[Start Data supplied]
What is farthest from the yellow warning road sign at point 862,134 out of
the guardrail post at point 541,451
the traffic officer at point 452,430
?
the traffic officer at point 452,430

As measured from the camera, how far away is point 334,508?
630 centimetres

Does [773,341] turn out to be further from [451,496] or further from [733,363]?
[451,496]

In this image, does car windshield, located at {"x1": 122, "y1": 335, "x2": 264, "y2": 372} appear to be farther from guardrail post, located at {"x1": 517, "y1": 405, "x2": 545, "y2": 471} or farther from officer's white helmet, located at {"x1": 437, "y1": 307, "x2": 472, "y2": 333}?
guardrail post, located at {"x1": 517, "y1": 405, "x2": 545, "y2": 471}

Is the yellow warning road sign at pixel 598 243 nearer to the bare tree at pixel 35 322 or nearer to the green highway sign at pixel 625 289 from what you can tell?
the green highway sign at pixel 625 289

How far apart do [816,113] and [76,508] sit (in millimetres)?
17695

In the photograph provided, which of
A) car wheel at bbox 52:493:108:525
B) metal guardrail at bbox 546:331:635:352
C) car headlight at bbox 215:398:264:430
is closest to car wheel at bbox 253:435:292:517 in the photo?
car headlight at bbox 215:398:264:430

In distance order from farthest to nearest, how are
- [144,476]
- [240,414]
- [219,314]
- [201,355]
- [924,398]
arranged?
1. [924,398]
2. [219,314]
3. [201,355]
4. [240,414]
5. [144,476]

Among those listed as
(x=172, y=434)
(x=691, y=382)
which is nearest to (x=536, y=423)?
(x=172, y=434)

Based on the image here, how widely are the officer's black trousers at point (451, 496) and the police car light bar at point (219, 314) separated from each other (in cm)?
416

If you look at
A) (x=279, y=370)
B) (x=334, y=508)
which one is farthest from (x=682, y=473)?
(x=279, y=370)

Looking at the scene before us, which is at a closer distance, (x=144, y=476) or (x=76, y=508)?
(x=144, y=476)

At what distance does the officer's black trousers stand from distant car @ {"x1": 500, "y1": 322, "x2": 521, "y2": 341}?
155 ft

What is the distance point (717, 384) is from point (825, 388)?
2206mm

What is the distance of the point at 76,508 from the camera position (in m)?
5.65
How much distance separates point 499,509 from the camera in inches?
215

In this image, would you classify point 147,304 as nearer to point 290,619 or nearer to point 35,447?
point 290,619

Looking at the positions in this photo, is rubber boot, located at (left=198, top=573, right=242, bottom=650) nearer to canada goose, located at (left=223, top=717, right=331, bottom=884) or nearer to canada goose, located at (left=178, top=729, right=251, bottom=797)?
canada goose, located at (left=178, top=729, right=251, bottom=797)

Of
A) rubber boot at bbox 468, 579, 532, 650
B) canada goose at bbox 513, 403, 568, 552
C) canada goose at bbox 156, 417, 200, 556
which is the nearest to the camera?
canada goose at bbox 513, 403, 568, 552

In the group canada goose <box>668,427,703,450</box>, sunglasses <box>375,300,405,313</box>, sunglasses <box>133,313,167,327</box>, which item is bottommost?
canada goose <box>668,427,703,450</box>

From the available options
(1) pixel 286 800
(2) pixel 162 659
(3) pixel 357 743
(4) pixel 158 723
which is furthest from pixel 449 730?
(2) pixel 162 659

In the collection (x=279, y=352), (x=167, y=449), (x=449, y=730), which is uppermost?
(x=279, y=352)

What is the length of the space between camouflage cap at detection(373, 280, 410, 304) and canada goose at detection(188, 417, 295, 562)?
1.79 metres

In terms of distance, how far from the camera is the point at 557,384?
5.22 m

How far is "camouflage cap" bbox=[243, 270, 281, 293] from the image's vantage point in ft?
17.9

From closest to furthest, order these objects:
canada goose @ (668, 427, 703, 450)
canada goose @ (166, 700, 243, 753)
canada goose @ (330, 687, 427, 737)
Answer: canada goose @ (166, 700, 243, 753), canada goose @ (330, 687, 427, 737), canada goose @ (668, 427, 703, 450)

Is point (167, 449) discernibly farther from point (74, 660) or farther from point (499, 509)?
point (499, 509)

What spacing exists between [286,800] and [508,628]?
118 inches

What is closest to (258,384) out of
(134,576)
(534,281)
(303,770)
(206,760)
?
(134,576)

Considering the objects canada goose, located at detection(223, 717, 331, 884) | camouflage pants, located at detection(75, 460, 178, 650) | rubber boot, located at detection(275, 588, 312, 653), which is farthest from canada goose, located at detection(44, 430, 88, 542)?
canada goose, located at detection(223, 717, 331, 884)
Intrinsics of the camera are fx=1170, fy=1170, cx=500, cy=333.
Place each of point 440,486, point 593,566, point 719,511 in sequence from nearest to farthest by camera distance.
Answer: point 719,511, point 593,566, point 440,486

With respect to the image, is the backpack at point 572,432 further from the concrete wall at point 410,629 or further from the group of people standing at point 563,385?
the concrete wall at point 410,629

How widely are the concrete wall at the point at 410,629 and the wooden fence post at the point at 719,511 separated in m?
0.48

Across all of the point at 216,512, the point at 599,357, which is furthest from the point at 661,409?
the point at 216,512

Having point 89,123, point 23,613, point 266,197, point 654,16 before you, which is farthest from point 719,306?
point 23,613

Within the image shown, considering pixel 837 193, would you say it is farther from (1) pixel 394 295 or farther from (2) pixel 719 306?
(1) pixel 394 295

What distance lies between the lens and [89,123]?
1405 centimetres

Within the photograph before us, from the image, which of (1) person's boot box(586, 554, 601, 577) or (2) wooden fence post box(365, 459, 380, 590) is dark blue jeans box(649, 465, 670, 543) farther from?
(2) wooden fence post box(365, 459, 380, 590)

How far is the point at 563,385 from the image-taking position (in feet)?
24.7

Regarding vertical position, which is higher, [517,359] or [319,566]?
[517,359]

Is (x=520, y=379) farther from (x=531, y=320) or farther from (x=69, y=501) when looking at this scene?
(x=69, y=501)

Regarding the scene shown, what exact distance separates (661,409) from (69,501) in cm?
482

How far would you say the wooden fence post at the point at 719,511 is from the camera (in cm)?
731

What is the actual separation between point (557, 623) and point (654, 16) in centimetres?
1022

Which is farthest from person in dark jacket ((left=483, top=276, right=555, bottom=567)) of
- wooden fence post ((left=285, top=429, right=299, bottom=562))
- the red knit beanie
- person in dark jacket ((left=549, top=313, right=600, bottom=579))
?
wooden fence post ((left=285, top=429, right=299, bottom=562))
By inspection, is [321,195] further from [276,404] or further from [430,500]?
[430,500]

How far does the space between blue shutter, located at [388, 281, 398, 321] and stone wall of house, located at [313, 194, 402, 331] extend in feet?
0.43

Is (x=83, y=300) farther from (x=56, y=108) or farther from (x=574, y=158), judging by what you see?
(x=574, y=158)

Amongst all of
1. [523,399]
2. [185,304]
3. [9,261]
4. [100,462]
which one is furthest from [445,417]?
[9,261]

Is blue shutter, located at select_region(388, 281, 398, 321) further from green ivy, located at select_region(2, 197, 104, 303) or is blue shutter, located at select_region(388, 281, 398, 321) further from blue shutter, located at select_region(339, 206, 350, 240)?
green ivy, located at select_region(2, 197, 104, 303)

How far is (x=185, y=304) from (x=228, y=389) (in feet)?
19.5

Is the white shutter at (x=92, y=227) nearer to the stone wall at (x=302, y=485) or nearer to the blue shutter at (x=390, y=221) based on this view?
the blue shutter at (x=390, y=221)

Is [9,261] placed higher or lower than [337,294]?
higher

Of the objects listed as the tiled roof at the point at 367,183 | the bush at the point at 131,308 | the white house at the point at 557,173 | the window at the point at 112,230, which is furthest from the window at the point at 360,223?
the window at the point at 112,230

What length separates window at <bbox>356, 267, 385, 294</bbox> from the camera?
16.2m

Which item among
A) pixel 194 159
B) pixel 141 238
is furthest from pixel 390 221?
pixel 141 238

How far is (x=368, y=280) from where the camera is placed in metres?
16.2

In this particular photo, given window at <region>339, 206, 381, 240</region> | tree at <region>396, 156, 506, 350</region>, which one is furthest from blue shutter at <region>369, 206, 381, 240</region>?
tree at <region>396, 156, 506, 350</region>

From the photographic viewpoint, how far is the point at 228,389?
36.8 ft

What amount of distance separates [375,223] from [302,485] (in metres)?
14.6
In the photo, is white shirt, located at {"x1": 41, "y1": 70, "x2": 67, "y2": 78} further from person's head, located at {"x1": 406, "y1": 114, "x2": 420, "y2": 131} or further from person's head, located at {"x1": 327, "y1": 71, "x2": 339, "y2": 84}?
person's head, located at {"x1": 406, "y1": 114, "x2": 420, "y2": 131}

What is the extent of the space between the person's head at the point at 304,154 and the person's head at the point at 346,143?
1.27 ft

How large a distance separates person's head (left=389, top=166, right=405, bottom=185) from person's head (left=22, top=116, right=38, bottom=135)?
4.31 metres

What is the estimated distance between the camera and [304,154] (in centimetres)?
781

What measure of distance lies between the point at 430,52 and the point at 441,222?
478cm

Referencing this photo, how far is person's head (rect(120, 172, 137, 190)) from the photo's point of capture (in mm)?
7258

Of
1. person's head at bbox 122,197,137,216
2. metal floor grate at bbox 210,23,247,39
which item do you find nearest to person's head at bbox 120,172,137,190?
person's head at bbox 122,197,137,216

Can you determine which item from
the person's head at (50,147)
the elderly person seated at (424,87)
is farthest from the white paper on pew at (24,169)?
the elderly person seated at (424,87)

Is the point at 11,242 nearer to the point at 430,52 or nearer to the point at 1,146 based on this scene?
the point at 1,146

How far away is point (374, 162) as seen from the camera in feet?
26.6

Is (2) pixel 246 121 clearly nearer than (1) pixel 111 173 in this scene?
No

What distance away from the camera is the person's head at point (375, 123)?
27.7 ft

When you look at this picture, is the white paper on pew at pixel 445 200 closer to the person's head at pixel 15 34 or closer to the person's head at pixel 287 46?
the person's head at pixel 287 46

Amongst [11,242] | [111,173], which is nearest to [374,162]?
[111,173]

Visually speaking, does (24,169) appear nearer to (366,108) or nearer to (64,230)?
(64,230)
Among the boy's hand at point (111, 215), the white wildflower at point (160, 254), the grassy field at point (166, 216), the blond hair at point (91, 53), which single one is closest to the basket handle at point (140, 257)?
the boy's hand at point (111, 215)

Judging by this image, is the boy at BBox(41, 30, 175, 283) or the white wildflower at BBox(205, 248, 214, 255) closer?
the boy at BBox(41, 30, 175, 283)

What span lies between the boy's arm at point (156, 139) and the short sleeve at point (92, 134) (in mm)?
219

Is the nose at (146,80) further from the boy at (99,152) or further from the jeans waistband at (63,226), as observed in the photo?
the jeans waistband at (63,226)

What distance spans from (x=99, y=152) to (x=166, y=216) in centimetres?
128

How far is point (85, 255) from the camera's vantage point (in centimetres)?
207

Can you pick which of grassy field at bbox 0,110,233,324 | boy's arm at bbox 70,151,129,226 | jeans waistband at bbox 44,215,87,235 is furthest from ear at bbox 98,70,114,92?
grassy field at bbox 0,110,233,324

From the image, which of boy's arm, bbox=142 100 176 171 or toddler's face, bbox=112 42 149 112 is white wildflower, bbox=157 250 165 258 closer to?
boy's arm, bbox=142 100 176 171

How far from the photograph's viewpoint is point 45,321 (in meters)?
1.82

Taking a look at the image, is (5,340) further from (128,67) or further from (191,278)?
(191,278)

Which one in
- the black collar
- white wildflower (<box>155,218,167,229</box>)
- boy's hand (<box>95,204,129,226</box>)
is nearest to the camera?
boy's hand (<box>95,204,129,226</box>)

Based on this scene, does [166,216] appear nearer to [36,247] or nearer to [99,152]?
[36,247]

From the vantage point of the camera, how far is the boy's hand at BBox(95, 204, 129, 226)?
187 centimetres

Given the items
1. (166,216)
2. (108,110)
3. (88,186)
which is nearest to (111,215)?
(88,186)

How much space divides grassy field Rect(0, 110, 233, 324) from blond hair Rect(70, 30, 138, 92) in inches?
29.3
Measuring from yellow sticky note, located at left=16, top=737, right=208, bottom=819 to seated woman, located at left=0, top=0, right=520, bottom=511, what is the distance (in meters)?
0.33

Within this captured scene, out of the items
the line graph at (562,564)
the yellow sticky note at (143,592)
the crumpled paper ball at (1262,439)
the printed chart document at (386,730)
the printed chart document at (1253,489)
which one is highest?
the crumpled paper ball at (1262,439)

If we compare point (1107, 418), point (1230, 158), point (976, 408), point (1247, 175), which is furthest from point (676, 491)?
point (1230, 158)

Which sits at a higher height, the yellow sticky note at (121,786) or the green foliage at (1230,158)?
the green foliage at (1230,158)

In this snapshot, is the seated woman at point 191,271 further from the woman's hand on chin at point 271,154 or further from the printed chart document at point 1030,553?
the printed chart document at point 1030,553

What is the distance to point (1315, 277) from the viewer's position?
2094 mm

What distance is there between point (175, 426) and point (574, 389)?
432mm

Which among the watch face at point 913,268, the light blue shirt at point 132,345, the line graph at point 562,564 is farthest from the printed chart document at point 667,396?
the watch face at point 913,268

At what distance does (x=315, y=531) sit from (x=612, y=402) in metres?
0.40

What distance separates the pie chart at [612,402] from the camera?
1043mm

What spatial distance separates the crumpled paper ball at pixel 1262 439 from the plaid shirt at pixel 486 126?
[End Data supplied]
Set down nothing but the lines from the one with "What is the distance to" through the end of the records, keeping each line exactly as written and including both ends.

What is the distance to point (1315, 277) from the viewer's position?
2094 mm

What distance is there between point (175, 426) and point (574, 389)?
432mm

Which among the watch face at point 913,268, the light blue shirt at point 132,345, the line graph at point 562,564 is farthest from the printed chart document at point 667,396?
the watch face at point 913,268

At what distance does (x=315, y=531) sit from (x=612, y=402) in metres?
0.40

What distance separates the pie chart at [612,402] from the camera?
1043mm

What spatial distance separates the crumpled paper ball at pixel 1262 439 from the plaid shirt at pixel 486 126?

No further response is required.